Das Justizministerium bezeichnete Google schließlich als „Monopol-Gatekeeper für das Internet“ und behauptete, das Unternehmen, das sich im Besitz von Alphabet befindet, habe ein „Netz von Ausschlussgeschäften“ benutzt, um Konkurrenten im Suchgeschäft zu unterdrücken.

„Wenn wir zulassen, dass Google seine wettbewerbsfeindlichen Methoden fortsetzt, werden wir die nächste Welle von Innovatoren verlieren und die Amerikaner werden vielleicht nie von dem ’nächsten Google‘ profitieren“, sagte William Barr, US-Generalstaatsanwalt. „Es ist an der Zeit, den Wettbewerb in dieser lebenswichtigen Branche wiederherzustellen“.

Die Klage, die nur zwei Wochen vor den Präsidentschaftswahlen beim Bundesgericht in Washington eingereicht wurde, kommt unserer Meinung nach daher, dass sich in der US-Hauptstadt eine überparteiliche Skepsis gegenüber großen Technologieunternehmen durchgesetzt hat.
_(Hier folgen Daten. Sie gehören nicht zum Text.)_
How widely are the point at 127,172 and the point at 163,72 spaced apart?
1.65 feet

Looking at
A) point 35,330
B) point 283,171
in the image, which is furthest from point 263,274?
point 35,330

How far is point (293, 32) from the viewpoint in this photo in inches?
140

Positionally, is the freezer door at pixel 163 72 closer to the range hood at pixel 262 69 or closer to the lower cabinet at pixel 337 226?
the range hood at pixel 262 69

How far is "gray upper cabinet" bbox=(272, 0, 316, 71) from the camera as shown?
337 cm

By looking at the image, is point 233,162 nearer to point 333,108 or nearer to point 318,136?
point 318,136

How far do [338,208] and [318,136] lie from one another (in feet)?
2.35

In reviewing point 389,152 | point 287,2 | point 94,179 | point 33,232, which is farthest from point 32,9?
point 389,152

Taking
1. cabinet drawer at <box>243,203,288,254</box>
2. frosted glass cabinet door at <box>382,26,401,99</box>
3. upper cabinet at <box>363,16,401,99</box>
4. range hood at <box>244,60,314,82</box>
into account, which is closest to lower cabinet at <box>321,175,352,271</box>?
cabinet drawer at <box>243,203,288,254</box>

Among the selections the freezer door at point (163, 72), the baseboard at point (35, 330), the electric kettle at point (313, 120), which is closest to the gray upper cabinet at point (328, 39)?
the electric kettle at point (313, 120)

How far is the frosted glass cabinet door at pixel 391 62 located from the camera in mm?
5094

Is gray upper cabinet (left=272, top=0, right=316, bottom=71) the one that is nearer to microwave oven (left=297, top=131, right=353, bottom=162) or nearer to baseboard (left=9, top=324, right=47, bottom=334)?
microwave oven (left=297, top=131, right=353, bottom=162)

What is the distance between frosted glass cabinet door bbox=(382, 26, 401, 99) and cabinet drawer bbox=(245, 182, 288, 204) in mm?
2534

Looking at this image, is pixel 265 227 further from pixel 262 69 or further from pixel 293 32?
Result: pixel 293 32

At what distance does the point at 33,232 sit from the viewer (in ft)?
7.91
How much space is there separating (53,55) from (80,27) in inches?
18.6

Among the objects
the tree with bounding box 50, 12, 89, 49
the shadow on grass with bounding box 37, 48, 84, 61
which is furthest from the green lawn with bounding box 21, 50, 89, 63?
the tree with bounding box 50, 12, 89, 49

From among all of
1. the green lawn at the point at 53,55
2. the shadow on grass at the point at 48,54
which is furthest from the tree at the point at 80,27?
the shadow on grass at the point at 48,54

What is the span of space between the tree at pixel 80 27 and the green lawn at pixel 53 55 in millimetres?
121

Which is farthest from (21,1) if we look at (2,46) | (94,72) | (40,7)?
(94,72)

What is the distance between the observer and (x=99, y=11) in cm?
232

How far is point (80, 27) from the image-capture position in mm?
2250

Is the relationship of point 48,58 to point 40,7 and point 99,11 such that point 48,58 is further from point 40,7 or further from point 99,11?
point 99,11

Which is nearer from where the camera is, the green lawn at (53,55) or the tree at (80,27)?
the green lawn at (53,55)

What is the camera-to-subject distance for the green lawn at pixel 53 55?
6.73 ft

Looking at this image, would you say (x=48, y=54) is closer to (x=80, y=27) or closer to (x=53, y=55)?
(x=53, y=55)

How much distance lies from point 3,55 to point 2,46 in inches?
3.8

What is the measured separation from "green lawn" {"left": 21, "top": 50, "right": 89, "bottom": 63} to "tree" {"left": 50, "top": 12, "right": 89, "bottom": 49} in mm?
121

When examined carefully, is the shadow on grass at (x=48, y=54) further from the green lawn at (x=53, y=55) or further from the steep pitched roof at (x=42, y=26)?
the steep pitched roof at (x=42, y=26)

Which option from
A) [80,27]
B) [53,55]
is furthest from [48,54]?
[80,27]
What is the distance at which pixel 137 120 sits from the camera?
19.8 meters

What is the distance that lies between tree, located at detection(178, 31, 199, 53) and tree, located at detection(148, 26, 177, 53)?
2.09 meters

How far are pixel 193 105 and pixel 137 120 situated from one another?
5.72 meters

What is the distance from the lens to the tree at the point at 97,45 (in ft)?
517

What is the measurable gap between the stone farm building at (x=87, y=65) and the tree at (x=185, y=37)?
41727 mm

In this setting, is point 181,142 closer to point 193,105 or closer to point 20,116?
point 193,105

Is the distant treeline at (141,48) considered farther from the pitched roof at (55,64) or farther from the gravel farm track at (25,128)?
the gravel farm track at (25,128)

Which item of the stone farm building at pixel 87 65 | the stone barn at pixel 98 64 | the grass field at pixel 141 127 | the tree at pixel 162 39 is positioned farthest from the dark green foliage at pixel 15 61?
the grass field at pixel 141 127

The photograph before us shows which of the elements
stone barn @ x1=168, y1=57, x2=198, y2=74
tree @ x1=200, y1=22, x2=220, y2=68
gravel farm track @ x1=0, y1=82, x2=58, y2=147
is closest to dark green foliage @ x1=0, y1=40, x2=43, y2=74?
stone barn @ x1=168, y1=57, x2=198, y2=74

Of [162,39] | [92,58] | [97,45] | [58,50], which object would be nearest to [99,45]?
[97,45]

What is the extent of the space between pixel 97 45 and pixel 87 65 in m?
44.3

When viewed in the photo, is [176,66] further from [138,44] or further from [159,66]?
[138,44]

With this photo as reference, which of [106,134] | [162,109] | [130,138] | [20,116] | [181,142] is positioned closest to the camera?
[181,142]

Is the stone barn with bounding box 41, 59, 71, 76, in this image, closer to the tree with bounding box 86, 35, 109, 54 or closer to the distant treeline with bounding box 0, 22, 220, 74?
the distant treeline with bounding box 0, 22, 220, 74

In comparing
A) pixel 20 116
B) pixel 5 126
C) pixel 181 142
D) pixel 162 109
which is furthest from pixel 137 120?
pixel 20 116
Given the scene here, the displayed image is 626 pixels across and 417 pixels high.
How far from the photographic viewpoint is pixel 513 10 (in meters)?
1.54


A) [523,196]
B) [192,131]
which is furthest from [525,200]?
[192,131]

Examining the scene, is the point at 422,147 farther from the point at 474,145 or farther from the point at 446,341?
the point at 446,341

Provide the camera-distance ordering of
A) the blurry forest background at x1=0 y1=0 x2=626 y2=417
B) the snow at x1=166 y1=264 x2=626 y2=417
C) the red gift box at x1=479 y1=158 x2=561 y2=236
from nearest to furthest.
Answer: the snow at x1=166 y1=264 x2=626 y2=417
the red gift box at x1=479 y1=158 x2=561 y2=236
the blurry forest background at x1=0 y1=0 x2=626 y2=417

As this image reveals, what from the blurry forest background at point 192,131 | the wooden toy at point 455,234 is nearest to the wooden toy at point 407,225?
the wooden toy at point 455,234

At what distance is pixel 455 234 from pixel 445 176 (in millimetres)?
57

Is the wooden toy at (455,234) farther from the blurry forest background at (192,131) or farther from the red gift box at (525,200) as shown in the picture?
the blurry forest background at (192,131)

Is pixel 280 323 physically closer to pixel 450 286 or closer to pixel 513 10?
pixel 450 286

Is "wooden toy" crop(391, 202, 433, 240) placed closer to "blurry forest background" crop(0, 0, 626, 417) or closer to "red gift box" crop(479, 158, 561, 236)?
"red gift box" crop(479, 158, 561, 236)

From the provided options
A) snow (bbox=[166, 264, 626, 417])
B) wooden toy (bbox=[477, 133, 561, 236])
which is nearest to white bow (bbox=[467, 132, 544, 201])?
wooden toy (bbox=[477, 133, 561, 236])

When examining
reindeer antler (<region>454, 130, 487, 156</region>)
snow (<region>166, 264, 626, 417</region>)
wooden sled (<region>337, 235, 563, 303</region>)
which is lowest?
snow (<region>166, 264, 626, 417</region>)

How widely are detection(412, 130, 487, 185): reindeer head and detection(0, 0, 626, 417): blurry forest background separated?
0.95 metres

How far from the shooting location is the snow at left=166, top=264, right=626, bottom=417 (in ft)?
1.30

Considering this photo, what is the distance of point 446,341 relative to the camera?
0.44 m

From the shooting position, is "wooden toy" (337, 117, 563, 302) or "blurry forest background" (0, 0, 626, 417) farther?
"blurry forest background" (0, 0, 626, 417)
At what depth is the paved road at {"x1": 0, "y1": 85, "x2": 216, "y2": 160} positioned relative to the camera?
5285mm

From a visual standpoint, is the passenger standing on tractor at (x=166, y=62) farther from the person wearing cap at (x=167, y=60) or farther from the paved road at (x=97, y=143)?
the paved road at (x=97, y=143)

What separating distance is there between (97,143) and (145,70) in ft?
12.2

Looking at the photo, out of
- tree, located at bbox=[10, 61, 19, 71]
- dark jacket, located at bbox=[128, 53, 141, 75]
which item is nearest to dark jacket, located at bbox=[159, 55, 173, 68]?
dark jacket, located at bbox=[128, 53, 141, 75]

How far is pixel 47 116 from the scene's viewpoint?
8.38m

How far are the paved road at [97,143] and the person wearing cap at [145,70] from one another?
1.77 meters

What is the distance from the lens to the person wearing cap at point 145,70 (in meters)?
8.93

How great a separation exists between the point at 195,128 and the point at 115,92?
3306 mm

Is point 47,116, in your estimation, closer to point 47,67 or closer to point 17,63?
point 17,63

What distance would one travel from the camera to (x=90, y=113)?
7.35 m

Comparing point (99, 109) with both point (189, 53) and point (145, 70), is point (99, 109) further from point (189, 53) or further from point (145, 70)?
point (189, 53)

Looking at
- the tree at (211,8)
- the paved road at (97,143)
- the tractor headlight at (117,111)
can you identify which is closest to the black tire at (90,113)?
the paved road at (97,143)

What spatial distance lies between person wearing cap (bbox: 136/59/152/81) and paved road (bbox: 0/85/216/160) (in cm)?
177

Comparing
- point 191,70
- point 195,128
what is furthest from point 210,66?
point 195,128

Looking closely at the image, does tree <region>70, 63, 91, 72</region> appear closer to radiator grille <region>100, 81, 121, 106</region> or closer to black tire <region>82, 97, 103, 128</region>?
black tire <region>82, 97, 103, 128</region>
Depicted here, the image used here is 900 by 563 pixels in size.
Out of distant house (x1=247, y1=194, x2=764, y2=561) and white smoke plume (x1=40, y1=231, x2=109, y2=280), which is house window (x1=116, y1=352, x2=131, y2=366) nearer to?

Es handelt sich um die öffentlichkeitswirksamste Kartellklage der US-Regierung seit ihrem Kampf mit Microsoft in den 1990er Jahren.

Obwohl die Regierung nicht spezifiziert hat, welche Abhilfemaßnahmen sie anstreben würde, signalisierte sie, dass eine Zerschlagung des Unternehmens nicht ausgeschlossen ist. „Nichts ist vom Tisch“, sagte Ryan Shores, ein Beamter des Justizministeriums. In der Klage wird „strukturelle Entlastung nach Bedarf“ gefordert – unserer Meinung nach ein Hinweis auf eine mögliche Zerschlagung.
In einer Klage, die sich an die Klage der EU gegen Google und sein mobiles Betriebssystem Android aus dem Jahr 2016 anlehnt, behauptete die Regierung, dass die Suchfirma ihre Verträge mit Geräteherstellern dazu benutzte, andere Suchmaschinen zu blockieren, während sie gleichzeitig dafür bezahlte, ihren Suchdienst den Nutzern auf vielen der am meisten verbreiteten Smartphones und Browsern vorzustellen.

Etwa 60 Prozent aller Suchanfragen in den USA werden dank dieses Netzes von Vereinbarungen auf Google gelenkt, heißt es in der Klage. Kombiniert mit den anderen Vertriebskanälen von Google, wie dem Chrome-Browser, steigt die Zahl auf 80%, so die Klage.

Die Vertragsbedingungen, die im Mittelpunkt der Klage stehen, enthalten angeblich Bestimmungen, die Gerätehersteller, die Android verwenden, daran hindern, konkurrierende Versionen des Open-Source-Betriebssystems auf allen anderen von ihnen hergestellten Geräten zu unterstützen.

Das DOJ erhob auch Einspruch dagegen, dass Google verlangt, dass sein Suchdienst auf allen Geräten, die seinen Play-App-Store und andere Dienste umfassen, eine Spitzenposition einnimmt.

In dem Fall geht es um Zahlungen in Milliardenhöhe pro Jahr, die Google an Handyhersteller, Mobilfunkfirmen und Browserhersteller zahlt, um seinen Suchdienst in den Vordergrund zu rücken. Darunter sind Zahlungen, die laut der Klage auf 8 Milliarden – 12 Milliarden Dollar pro Jahr allein an Apple geschätzt werden.

Die Hoffnung auf Kartell- und Marktregeln zur Lösung des Schadens, den die größten Technologieunternehmen der Demokratie zufügen, ist vorerst genau das: eine Hoffnung.